Hacker News new | ask | show | jobs
by visarga 2242 days ago
If you want interpretability you can use Transformer and look at the attention heads. Or, like in a recent paper, train a language model to give textual justifications for its decision.
2 comments

Yes. Been there, done that (by "that" I mean looking at attention heads, not generating verbal "justifications" -- the latter is on my want-to-try-it list, even if only out of curiosity) :-)

FYI, Vaswani-style query-key-value self-attention mechanisms can be understood as a type of capsule-routing algorithm -- one in which the capsules are in the form of vector embeddings (each representing a token in a context), the activations are in the form of attention heads (representing which input tokens are most active for each output token), and the number of input and output capsules is the same (for every input token there is an output token).

Here, I'm talking more generally about using capsule-routing algorithms in which the capsules can be of any shape (they can be vectors, matrices, or higher-order tensors), the activations can be computed via different proposed mechanisms (including self-attention of course), and the number of input and output capsules need not be the same (e.g., with some algorithms it's possible to have a variable number of input capsules and a fixed number of output capsules).

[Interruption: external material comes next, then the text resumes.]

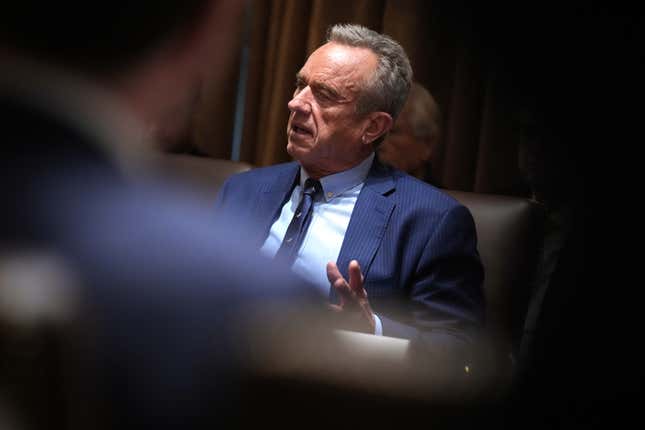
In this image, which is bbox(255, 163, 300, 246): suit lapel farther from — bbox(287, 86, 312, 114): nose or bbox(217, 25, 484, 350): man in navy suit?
bbox(287, 86, 312, 114): nose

As I wrote elsewhere on this thread, the routing algorithms I find most interesting are those in which each output capsule is a probabilistic model that "must explain input data better than other output capsules" in order for the capsule to activate.[a]

[a] https://news.ycombinator.com/item?id=23067556

> train a language model to give textual justifications for its decision.

This doesn't work for humans. Sure, they'll give an explanation, but they don't fully understand their own decision making process so they can't reliably explain it. I am not sure which paper you're referring to, but how did the researchers address this issue?